Source extract =
It was nonsense, McKay claimed, for Robeson to defend Russia because it was “a land free of prejudice against Negroes.” There had never been any such prejudice, McKay argued, not even under the czarist regimes—“Before the Revolution an American Negro was the popular proprietor of the most fashionable cabaret in Moscow.” The true “minority parallel,” McKay insisted, was between the American treatment of blacks and the Russian treatment of Finns: “Stalin's attack upon Finland is as vicious as Crackers lynching Negroes under the assumption that they are all rapists.” Hailing Finland as “a valiant fighting minority nation,” McKay called upon the Afro-American minority to lend its support to the Finnish cause.
3

Robeson would not budge. In follow-up interviews he reiterated his conviction that the Soviet Union was fighting a “defensive war,” and he refused to participate in theatrical benefits to raise money for the Finns. “According to my reasoning,” he said, “aid to the Finns is aid to reactionary forces”; the Chamberlain and Daladier governments, and Mannerheim's in Finland, did not represent “the progressive” segment of public opinion in their own countries. He could not see, he added, why blacks—“millions of whom are victims of a British Empire” that maintained its oppressive rule in South Africa and of a British government that continued to refuse independence to India and Jamaica—could possibly believe that Chamberlain was fighting in any sense for them. Anyone genuinely interested in freedom for colonial minorities, Robeson insisted, would do better to applaud “the Soviet action in freeing the Western Ukrainians and White Russians” by moving their armies into those regions. Van Vechten, still brooding over Robeson's neglect, relished the opportunity to assail his politics. “I see Paul has come out in favor of Russia against Finland,” Carlo wrote Walter White. “This is very bad business, indeed.” To another correspondent Carlo waxed philosophical about how “One-third of America may be enslaved, but everybody in Russia is a slave, with no hope of ever climbing out of it. Here there is that possible chance for any one.…” To Robeson's old acting friend Dorothy Peterson, Van Vechten was more succinct: “I spit on Russian sympathizers.”

Task requirements =
A - In the passage about Robeson and Finland, who did McKay say ran the most fashionable cabaret in Moscow before the Revolution?
B - Say whether each statement agrees with the passage about Robeson and Finland, answering yes or no and quoting the deciding words: (i) Robeson agreed to take part in theatrical benefits for the Finns. (ii) McKay urged the Afro-American minority to back the Finnish cause. (iii) Van Vechten wrote to Walter White about Robeson's position on Russia and Finland.
C - Carry on the passage about Robeson and Finland, starting right after its final sentence.
The data after this play no part here.

Given data =
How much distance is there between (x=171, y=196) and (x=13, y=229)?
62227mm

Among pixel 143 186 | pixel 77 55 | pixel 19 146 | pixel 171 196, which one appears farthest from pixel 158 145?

Responses for each task =
A - An American Negro was its popular proprietor.

B -
(i) No: "he refused to participate in theatrical benefits to raise money for the Finns."
(ii) Yes: "McKay called upon the Afro-American minority to lend its support to the Finnish cause."
(iii) Yes: "“I see Paul has come out in favor of Russia against Finland,” Carlo wrote Walter White."

C -
4

Within six weeks of their arrival home, the Robesons had settled into a five-room apartment in the Roger Morris, a fashionable Harlem building at 555 Edgecombe Avenue. Ma Goode and Pauli were installed in a separate three-room penthouse in the same building. Initially Pauli had been interested in the Soviet school in Brooklyn, but after Essie “went back and back” to the Russian Consul, she “finally realized it was no go, but they didn't want to say so,” and Pauli was enrolled in Fieldston, the Ethical Culture school. Robeson himself, within three weeks of landing in New York, participated—almost inadvertently—in a radio broadcast that
reaped him nationwide acclaim, erasing (or at least neutralizing) whatever distaste his initial remarks to the press had created.
5

The composer Earl Robinson had written music for a number of WPA-sponsored shows during the Depression, including a revue called
Sing for Your Supper
with the poet John LaTouche that had featured as its finale “The Ballad of Uncle Sam.” After the revue closed, Robinson suggested the ballad to his friend Norman Corwin at CBS for his new series of half-hour programs called “The Pursuit of Happiness,” an upbeat salute to democracy that had already featured Ray Middleton singing Maxwell Anderson's “How Can You Tell an American” and Raymond Massey reciting from
Abe Lincoln in Illinois
. Robinson sang his ballad at the piano for Corwin, who liked it and had him perform for the CBS brass—Vice-President Bill Lewis's reaction was “Wouldn't Robeson knock the Hell out of this!”
6

“Pursuit of Happiness” had already approached Robeson to appear on the series, but his asking fee of a thousand dollars had been considered too high. Corwin now decided to pay the fee, and in late October—just weeks after Robeson's arrival in New York—Robeson and Robinson set to work. Commenting on the rehearsal experience years later, Earl Robinson said, “I have never had such a cooperative person to work with—
never!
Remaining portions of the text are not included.